# Exercise instructions:
Transcribe the data in full and exactly, omitting any pictures.

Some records

##########

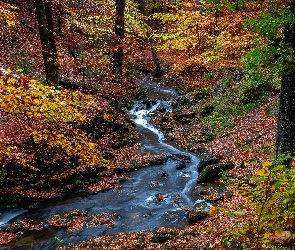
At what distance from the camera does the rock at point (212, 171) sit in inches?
521

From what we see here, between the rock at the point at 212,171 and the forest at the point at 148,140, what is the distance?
0.21ft

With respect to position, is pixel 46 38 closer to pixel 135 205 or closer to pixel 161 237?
pixel 135 205

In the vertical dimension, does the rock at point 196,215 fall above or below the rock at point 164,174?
above

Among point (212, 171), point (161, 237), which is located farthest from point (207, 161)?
point (161, 237)

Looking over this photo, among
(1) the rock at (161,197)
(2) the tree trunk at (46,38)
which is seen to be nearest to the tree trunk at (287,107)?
(1) the rock at (161,197)

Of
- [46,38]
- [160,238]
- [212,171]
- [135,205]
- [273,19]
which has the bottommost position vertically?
[135,205]

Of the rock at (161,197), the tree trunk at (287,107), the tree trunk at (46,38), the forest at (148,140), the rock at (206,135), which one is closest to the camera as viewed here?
the forest at (148,140)

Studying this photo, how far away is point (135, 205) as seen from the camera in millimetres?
12484

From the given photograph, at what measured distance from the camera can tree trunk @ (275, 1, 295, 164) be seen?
745 centimetres

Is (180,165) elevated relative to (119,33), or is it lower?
lower

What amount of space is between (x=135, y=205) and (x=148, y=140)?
22.6 feet

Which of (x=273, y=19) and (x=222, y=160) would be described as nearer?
(x=273, y=19)

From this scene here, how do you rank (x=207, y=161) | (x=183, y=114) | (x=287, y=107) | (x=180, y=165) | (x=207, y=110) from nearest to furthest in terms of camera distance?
(x=287, y=107)
(x=207, y=161)
(x=180, y=165)
(x=207, y=110)
(x=183, y=114)

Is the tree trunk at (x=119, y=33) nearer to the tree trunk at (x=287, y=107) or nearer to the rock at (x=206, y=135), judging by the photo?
the rock at (x=206, y=135)
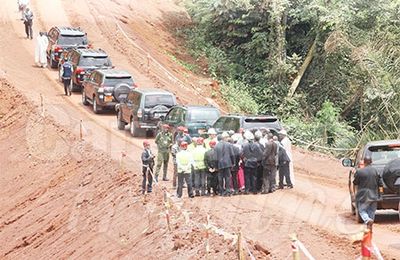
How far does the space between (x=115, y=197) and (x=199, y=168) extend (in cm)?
284

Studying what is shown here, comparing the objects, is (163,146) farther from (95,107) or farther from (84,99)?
(84,99)

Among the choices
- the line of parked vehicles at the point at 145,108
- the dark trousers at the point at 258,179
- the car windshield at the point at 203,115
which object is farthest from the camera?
the car windshield at the point at 203,115

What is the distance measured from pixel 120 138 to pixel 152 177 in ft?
27.8

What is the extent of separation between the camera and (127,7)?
49.2 meters

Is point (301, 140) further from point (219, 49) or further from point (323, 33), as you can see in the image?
point (219, 49)

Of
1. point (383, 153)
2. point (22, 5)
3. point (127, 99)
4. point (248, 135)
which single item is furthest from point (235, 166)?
point (22, 5)

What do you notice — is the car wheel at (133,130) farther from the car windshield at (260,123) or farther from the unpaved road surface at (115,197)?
the car windshield at (260,123)

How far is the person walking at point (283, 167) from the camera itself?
59.0ft

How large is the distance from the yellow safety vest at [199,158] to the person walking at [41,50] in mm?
22585

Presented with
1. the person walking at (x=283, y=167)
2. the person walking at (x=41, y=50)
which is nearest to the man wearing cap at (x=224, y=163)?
the person walking at (x=283, y=167)

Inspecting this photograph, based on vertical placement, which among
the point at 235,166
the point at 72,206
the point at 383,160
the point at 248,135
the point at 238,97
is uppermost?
the point at 383,160

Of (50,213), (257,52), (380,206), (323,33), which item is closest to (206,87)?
(257,52)

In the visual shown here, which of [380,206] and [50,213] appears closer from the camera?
[380,206]

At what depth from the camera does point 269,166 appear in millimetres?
17609
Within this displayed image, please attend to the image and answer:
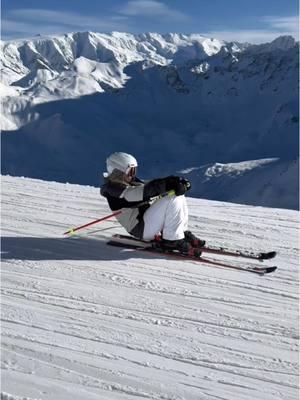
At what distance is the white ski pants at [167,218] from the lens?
5.02 metres

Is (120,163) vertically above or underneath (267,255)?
above

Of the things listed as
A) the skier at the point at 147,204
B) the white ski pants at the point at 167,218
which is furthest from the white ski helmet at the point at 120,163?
the white ski pants at the point at 167,218

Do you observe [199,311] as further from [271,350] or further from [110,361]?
[110,361]

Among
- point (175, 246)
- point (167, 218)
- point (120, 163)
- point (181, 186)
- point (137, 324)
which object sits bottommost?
point (137, 324)

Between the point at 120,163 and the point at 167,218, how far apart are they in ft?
2.13

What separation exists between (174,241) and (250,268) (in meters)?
0.74

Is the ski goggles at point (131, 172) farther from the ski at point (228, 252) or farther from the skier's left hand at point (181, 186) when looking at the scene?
the ski at point (228, 252)

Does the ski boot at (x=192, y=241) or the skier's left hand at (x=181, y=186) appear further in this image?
the ski boot at (x=192, y=241)

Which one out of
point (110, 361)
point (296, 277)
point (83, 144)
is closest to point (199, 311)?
point (110, 361)

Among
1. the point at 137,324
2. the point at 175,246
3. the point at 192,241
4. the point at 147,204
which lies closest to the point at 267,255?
the point at 192,241

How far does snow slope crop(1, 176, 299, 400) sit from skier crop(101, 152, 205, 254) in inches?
9.3

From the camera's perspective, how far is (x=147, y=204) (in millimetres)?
5262

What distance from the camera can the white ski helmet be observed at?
508 cm

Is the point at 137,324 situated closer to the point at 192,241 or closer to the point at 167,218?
the point at 167,218
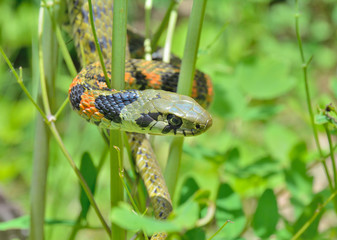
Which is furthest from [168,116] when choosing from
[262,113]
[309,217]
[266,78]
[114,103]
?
[266,78]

##########

# Solution:
At what distance from the camera does the rock at point (212, 171) sit in inches?
521

From what we see here, between the rock at the point at 212,171 and the forest at the point at 148,140, what is the distance?
0.21ft

With respect to position, is pixel 46 38 closer to pixel 135 205 or closer to pixel 161 237?
pixel 135 205

In the vertical dimension, does the rock at point 196,215 fall above or below the rock at point 164,174?
above

Among point (212, 171), point (161, 237), which is located farthest from point (207, 161)?
point (161, 237)

Looking over this photo, among
(1) the rock at (161,197)
(2) the tree trunk at (46,38)
which is seen to be nearest to the tree trunk at (287,107)?
(1) the rock at (161,197)

Of
- [46,38]
- [160,238]
- [212,171]
- [135,205]
- [273,19]
which has the bottommost position vertically?
[135,205]

Of the rock at (161,197), the tree trunk at (287,107), the tree trunk at (46,38), the forest at (148,140), the rock at (206,135), which one is closest to the camera as viewed here?
the forest at (148,140)

Studying this photo, how far away is point (135, 205) as seen from the camera in millimetres?
12484

From the given photograph, at what measured distance from the camera can tree trunk @ (275, 1, 295, 164) be seen?
745 centimetres

Is (180,165) elevated relative to (119,33), or is it lower?
lower

What amount of space is between (x=135, y=205) and (x=148, y=140)?
22.6 feet

Which of (x=273, y=19) and (x=222, y=160) would be described as nearer?
(x=273, y=19)

From this scene here, how do you rank (x=207, y=161) | (x=183, y=114) | (x=287, y=107) | (x=180, y=165) | (x=207, y=110) from nearest to furthest in terms of camera distance?
(x=287, y=107)
(x=207, y=161)
(x=180, y=165)
(x=207, y=110)
(x=183, y=114)

Is the tree trunk at (x=119, y=33) nearer to the tree trunk at (x=287, y=107) or nearer to the rock at (x=206, y=135), judging by the photo?
the rock at (x=206, y=135)
How far does the space between (x=115, y=197) and (x=199, y=168) extend (in cm)?
284

Studying what is shown here, comparing the objects, is (163,146) farther from (95,107) or farther from (84,99)?
(84,99)

Among the choices
- the line of parked vehicles at the point at 145,108
- the dark trousers at the point at 258,179
- the car windshield at the point at 203,115
which object is farthest from the camera?
the car windshield at the point at 203,115

What is the distance measured from pixel 120 138 to pixel 152 177 in ft?
27.8

What is the extent of separation between the camera and (127,7)?
49.2 meters

Is point (301, 140) further from point (219, 49) or further from point (323, 33), as you can see in the image?
point (219, 49)

Of
1. point (383, 153)
2. point (22, 5)
3. point (127, 99)
4. point (248, 135)
which single item is furthest from point (235, 166)?
point (22, 5)

What do you notice — is the car wheel at (133,130) farther from the car windshield at (260,123) or farther from the unpaved road surface at (115,197)?
the car windshield at (260,123)

How far is the person walking at point (283, 167) from the camera itself?
59.0ft

How large is the distance from the yellow safety vest at [199,158] to the person walking at [41,50] in mm?
22585

Presented with
1. the person walking at (x=283, y=167)
2. the person walking at (x=41, y=50)
which is nearest to the man wearing cap at (x=224, y=163)?
the person walking at (x=283, y=167)

Inspecting this photograph, based on vertical placement, which among
the point at 235,166
the point at 72,206
the point at 383,160
the point at 248,135
the point at 238,97
is uppermost?
the point at 383,160

Of (50,213), (257,52), (380,206), (323,33), which item is closest to (206,87)?
(257,52)

In the visual shown here, which of [380,206] and [50,213] appears closer from the camera?
[380,206]

At what depth from the camera does point 269,166 appear in millimetres?
17609
Within this displayed image, please attend to the image and answer:
At what distance is the white ski pants at [167,218] from the lens?
5.02 metres

Is (120,163) vertically above or underneath (267,255)?
above

Of the things listed as
A) the skier at the point at 147,204
B) the white ski pants at the point at 167,218
which is furthest from the white ski helmet at the point at 120,163?
the white ski pants at the point at 167,218

Do you observe [199,311] as further from [271,350] or further from [110,361]?
[110,361]

Among
- point (175, 246)
- point (167, 218)
- point (120, 163)
- point (181, 186)
- point (137, 324)
which object sits bottommost?
point (137, 324)

Between the point at 120,163 and the point at 167,218, how far apart are they in ft?
2.13

What separation exists between (174,241) and (250,268) (in meters)?
0.74

Is the ski goggles at point (131, 172) farther from the ski at point (228, 252) or farther from the skier's left hand at point (181, 186) when looking at the scene?
the ski at point (228, 252)

Does the ski boot at (x=192, y=241) or the skier's left hand at (x=181, y=186) appear further in this image?
the ski boot at (x=192, y=241)

Which one out of
point (110, 361)
point (296, 277)
point (83, 144)
is closest to point (199, 311)?
point (110, 361)

Among
1. the point at 137,324
2. the point at 175,246
3. the point at 192,241
4. the point at 147,204
which lies closest to the point at 267,255?
the point at 192,241

How far does snow slope crop(1, 176, 299, 400) sit from skier crop(101, 152, 205, 254) in inches?
9.3

From the camera's perspective, how far is (x=147, y=204) (in millimetres)?
5262

What distance from the camera can the white ski helmet be observed at?
508 cm

Is the point at 137,324 situated closer to the point at 192,241 or closer to the point at 167,218?
the point at 167,218
Which is furthest from [168,116] when choosing from
[262,113]
[309,217]
[266,78]
[114,103]
?
[266,78]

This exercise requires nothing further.